UN: World population 11 bil. by 2100 as fertility soars in Africa

Posted Jun 14, 2013 by JohnThomas Didymus
According to a new UN report issued on 13 June, the current world population of about 7.2 billion could reach 11 billion by the end of the century, about 800 million or 8 percent in excess of the previous projection of 10.1 billion people.
A market in Lagos  south west Nigeria.
A market in Lagos, south west Nigeria.
Zouzou Wizman
The rise in world population in excess of previous projections is due mostly to soaring fertility rates in Africa that UN demographers had underestimated. According to the Director of the Population Division in the UN Department of Economic and Social Affairs, John Wilmoth, "In some cases, the actual level of fertility appears to have risen in recent years; in other cases, the previous estimate was too low."
Wilmoth said: "While there has been a rapid fall in the average number of children per woman in large developing countries such as China, India, Indonesia, Iran, Brazil and South Africa... rapid growth is expected to continue over the next few decades in countries with high levels of fertility such as Nigeria, Niger, the Democratic Republic of the Congo, Ethiopia and Uganda and also Afghanistan and Timor-Leste, where there are more than five children per woman."
The expected population changes from 2013 to 2100 are shown in the graphic below. Eight of the top 10 countries expected to contribute most to the global population increase are in Africa.

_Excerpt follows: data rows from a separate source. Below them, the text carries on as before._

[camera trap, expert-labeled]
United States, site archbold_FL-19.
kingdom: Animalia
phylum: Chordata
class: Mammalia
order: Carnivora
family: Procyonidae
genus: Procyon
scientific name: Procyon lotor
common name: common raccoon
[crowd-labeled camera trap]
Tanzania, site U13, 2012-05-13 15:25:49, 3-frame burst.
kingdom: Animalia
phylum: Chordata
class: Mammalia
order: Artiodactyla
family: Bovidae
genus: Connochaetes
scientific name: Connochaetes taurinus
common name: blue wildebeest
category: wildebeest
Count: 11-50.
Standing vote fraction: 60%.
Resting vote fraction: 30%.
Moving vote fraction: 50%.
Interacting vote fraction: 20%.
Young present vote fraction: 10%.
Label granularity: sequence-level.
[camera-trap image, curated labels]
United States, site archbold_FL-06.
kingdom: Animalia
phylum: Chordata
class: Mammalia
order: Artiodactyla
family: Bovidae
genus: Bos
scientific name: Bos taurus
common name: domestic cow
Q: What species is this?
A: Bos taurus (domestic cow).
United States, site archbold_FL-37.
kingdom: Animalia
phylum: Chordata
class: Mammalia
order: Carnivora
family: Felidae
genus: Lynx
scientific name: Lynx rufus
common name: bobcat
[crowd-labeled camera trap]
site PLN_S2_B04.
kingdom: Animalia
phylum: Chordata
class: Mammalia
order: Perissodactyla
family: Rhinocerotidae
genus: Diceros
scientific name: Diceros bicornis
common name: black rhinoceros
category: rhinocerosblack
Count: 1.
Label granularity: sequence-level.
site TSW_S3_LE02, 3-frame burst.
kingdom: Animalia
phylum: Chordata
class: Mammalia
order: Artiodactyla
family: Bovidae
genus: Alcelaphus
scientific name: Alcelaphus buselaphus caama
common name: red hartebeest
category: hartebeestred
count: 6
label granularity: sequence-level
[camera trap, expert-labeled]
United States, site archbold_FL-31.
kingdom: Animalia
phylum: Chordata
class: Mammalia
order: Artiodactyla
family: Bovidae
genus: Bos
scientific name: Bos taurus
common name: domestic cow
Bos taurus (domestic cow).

The largest increase is expected in Nigeria, with India second on the list. The report notes that India is expected to become the world’s largest country, surpassing China's population sometime around 2028 at 1.45 billion. India's population is expected to continue growing after it has surpassed China' s, while China is expected to experience a decline of about 300 million (the largest decline projected for any country) from 1.4 billion to 1.1 billion in 2100.
Nigeria's population is estimated now at 184 million. It is expected to balloon to 914 million in 2100, a more than fourfold increase. The country's population is expected to surpass that of the US before 2050.
The United States is the eighth on the list of countries with projected highest population increase. The US is expected to post a growth of 146 million or 46 percent, from 316 to 462 million in 2100.
Africa's population of 1.1 billion is expected to quadruple by 2100 and reach 4.2 billion.
The latest UN estimates are based on statistical analytically methods developed by Adrian Raftery, a professor of statistics and sociology, and his colleagues at the University of Washington's Center for Statistics and Social Sciences. The new statistical method was used to estimate the growth in Africa's population following a previous estimate conducted two years age believed to have underestimated fertility rates in Africa.
Expected population changes from 2013 to 2100
Expected population changes from 2013 to 2100
University of Washington Center for Statistics and Social Science
According to Raftery: "The fertility decline in Africa has slowed down or stalled to a larger extent than we previously predicted, and as a result the African population will go up."
Other areas of the world outside Africa are expected to post only minor population changes. The researchers project a population decline in Europe due to below replacement fertility levels. Experts have warned of the dire consequence of rapidly aging population for Europe, which is the problem of providing care for a growing non-productive section of the population.
According to the UN Under-Secretary-General for Economic and Social Affairs, Wu Hongbo: "Although population growth has slowed for the world as a whole, this report reminds us that some developing countries, especially in Africa, are still growing rapidly."
The report notes that the population of more developed regions of the world will remain largely unchanged at around 1.3 billion from 2013 until 2050. However, the combined population of the 49 least developed countries will double in size from 900 million in 2013 to 1.8 billion in 2050.
Raftery noted that in spite of the projected large increases in population, the international community has shifted attention to other global issues such as climate and poverty which he notes are related to the problem of population increase.
One of the major points of difference between Raftery's and previous methods are the alternate projections based on different birth rate scenarios reflecting high and low ranges of estimates. These introduce significant uncertainty, yielding widely variable projections of 7 and 17 billion for world population by 2100.
However, the UW research group estimates are based on probabilities of future levels in conjunction with best forecasts. Raftery said: "Our probability intervals are much tighter, ranging from 9 billion to 13 billion in 2100."
Experts have long recommended that the most efficient means for slowing population growth are equal rights, education for women, family planning and access to contraception.
According to Suzanne Ehler, president of Population Action International: "Right now, 222 million women in the developing world lack access to modern contraception. This has far-reaching consequences for their health, and their opportunities to get an education, earn an income, take care of their families, and determine their own futures. The fact that any woman does not have the tools to decide the size of her family is absurd. That 222 million women do not is a tragedy, and a huge opportunity for all of us to do more."
According to the UN, global population reached 7 billion in 2011. It passed 6 billion in 1999.